~ Delta Poetry Review ~

James Miller Robinson

Between Hattiesburg and Picayune

I didn’t realize there was so much Mississippi

between Hattiesburg and Picayune

even though the shorter stretch

between Meridian and Laurel

seems to somehow expand

as the rails part kudzu and pines

through which I catch a fleeting glimpse

of logging towns, lumberyards,

and cement plants opening the woods

with white dust from escalating troughs

where chunks of limestone are conveyed

to be transfigured

into various grades of gravel and lime.

                                           There are

hay fields and pastures of cattle grazing

on grass so lush it glows and grows

as fast as they can ruminate it into cud.

 

Rusty pickups and logger trucks in disrepair

prop on tripod jacks and concrete blocks

as goldenrods, ragweed, and Queen Anne’s Lace

gather and rise.
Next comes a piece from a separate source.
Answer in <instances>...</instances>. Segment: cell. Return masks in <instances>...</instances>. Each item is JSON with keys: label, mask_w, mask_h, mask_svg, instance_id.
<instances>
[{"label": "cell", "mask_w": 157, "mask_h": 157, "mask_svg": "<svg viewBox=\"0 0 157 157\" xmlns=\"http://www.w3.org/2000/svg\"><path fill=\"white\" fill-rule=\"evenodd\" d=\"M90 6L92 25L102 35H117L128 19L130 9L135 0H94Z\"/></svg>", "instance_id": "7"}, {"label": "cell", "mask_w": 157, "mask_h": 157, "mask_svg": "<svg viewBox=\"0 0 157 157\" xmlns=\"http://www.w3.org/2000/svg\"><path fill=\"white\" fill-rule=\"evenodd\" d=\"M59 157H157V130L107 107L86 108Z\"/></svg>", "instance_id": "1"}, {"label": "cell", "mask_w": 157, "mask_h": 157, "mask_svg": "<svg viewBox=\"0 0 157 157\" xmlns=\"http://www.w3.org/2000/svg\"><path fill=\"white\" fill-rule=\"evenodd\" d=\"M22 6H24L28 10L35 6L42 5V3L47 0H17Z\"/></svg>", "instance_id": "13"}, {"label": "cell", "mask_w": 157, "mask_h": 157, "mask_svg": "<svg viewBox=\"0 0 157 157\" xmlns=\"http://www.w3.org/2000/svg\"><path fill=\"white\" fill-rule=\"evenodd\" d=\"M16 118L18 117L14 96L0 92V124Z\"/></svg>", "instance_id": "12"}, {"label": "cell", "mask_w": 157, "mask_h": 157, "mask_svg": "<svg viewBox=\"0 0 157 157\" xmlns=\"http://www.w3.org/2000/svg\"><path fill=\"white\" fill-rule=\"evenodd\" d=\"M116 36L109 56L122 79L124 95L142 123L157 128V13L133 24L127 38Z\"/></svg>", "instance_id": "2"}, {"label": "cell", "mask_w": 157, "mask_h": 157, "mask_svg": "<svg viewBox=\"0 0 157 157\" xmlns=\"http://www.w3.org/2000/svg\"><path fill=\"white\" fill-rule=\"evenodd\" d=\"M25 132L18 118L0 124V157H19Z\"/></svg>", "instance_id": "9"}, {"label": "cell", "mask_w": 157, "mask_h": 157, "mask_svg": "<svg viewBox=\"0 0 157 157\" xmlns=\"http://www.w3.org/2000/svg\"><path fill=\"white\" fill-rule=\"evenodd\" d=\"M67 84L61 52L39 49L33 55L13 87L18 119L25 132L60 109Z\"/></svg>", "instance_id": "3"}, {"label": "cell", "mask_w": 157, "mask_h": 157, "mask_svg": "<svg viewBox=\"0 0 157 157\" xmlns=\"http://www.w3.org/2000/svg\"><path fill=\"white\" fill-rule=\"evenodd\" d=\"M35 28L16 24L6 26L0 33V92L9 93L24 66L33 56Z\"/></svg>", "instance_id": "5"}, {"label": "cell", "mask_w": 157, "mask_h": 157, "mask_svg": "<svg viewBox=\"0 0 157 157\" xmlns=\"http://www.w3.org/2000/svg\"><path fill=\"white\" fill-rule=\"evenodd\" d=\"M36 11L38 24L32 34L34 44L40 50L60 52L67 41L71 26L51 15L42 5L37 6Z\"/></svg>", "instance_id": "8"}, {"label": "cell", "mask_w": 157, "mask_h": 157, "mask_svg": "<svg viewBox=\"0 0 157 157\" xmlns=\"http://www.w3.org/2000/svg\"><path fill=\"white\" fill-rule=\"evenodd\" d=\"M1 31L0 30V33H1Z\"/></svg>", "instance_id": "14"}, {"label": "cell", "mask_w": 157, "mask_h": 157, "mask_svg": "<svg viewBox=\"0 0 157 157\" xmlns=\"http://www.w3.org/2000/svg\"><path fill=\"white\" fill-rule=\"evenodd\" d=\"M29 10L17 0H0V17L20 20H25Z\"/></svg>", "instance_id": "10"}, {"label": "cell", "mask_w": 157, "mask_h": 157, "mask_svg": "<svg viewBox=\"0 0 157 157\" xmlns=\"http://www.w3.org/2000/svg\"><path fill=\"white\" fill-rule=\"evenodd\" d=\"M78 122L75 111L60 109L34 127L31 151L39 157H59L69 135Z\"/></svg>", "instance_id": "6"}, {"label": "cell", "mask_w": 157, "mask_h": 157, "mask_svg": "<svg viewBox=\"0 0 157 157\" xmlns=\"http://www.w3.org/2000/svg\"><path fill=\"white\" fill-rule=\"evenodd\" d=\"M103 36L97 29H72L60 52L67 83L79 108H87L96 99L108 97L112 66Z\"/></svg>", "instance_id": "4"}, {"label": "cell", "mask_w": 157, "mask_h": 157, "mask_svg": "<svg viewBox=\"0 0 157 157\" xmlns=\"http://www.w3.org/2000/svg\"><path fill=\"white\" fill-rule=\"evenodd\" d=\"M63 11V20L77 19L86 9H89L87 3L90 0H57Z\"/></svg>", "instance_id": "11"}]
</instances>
Rows of graying FEMA trailers

sit empty and wasted from Katrina.

                                           Rivers,

creeks, and bayous with unpronounceable names

garble Choctaw, English, and French

into exotic combinations neither could comprehend.

 

In lonesome and abandoned settlements

hundred-year-old houses face the tracks

with weakening but adamant faith

as diminishing trains rush by without slowing.

 

Muddy water rises from the forest floor

as the Pearl River Basin seeps from the south

and forty miles away, New Orleans

threatens to claim Picayune as part of its kingdom.



James Miller Robinson has three chapbooks in print and recent work in Aethlon: A Journal of Sport Literature, Third Wednesday, San Pedro River Review, I-70 Review, Coal City Review, and others. He is a court interpreter of Spanish registered with the Alabama Administrative Office of Courts and has served as an assistant editor of POEM Magazine.